REQUEST A: In the records further down, repeat every line from the one containing "Does point (891, 841)" up to and including the last line of the records.

James Clark (born 13 December 1976) is a Scottish soccer coach and former professional player who is currently the head coach of the University of Washington.

Early life
James "Jamie" Clark was born on 13 December 1976 in Aberdeen, Scotland. His father is former player Bobby Clark.

Career

College career
Clark, a defender, played his freshman season of college soccer at University of North Carolina, before transferring to Stanford University, where he graduated in 1999.

Professional career
Clark was selected in the 1999 MLS College Draft by the San Jose Clash. Clark made his debut for San Jose before he had graduated from college, and played in twenty consecutive games for the club during his first season. Clark made 34 league appearances in total for San Jose. While at San Jose, Clark spent a brief loan spell at Scottish side Aberdeen, although he never made a league appearance at the club. He also played one game on loan to MLS Pro 40 during the 2000 USL A-League season. Clark spent a total of two-and-a-half seasons playing in Major League Soccer, before returning to Scotland to play with Falkirk and Raith Rovers, before being forced to retire from playing due to a groin injury.

Coaching career
Clark was an assistant coach at the University of New Mexico from 2002 to 2005, and an assistant coach at the University of Notre Dame from 2006 to 2007. Clark was named as head coach of Harvard University in February 2008. He led the Crimson to a 26–10–1 record in his two years there, earning bids to the NCAA tournament both seasons. In June 2010, he was named head coach at Creighton University. He coached the Bluejays for one season, leading them to a 13–5–2 record and an at-large berth in the NCAA tournament, where Creighton reached the second round before losing to SMU in a shootout. On 26 January 2011, he resigned at Creighton to become head coach of the Washington Huskies.

REQUEST B: Duplicate the passage of the James Clark biography from "Professional career" up to and including "a groin injury.".

AVAILABLE DATA:

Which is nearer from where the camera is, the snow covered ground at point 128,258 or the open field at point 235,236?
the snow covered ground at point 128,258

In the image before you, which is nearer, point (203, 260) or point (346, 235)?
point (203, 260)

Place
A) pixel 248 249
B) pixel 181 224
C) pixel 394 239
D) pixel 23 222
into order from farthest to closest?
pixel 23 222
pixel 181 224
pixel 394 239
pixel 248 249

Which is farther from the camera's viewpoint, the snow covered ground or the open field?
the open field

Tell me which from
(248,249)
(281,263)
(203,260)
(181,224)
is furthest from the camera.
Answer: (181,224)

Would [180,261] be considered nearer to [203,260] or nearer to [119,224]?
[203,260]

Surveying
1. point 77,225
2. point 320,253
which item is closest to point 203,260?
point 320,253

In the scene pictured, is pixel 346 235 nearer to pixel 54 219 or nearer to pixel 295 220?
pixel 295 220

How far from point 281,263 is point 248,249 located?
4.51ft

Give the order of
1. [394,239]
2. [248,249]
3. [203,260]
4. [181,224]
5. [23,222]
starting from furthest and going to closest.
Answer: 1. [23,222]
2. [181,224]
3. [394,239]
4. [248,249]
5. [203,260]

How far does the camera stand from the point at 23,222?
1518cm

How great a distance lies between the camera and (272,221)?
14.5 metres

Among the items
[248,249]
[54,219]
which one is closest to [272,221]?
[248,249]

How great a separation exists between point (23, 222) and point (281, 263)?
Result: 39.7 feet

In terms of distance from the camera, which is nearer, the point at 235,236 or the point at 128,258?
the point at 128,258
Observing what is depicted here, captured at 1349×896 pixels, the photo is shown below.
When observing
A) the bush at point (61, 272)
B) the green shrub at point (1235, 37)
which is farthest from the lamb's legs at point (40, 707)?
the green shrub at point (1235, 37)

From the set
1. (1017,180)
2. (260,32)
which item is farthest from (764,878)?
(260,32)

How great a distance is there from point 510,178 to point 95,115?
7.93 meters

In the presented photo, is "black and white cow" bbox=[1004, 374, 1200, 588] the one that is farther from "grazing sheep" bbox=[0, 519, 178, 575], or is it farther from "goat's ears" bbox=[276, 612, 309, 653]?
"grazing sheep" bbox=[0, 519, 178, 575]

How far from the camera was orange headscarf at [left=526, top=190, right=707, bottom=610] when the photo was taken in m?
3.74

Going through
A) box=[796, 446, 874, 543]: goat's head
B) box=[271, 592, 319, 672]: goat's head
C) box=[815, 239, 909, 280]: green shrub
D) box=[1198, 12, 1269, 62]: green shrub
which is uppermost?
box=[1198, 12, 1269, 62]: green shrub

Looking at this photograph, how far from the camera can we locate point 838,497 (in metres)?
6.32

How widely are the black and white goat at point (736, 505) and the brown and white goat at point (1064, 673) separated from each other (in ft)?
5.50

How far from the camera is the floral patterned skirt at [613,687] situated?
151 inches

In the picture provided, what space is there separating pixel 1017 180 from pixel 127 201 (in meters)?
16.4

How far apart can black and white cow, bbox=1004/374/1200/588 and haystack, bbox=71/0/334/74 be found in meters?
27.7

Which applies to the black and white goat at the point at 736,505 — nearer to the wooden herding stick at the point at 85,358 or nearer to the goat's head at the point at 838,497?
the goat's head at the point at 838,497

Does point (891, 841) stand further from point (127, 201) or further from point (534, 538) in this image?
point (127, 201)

WORKED ANSWER A:
Does point (891, 841) stand further from point (127, 201) or further from point (534, 538) in this image?
point (127, 201)

WORKED ANSWER B:
Professional career
Clark was selected in the 1999 MLS College Draft by the San Jose Clash. Clark made his debut for San Jose before he had graduated from college, and played in twenty consecutive games for the club during his first season. Clark made 34 league appearances in total for San Jose. While at San Jose, Clark spent a brief loan spell at Scottish side Aberdeen, although he never made a league appearance at the club. He also played one game on loan to MLS Pro 40 during the 2000 USL A-League season. Clark spent a total of two-and-a-half seasons playing in Major League Soccer, before returning to Scotland to play with Falkirk and Raith Rovers, before being forced to retire from playing due to a groin injury.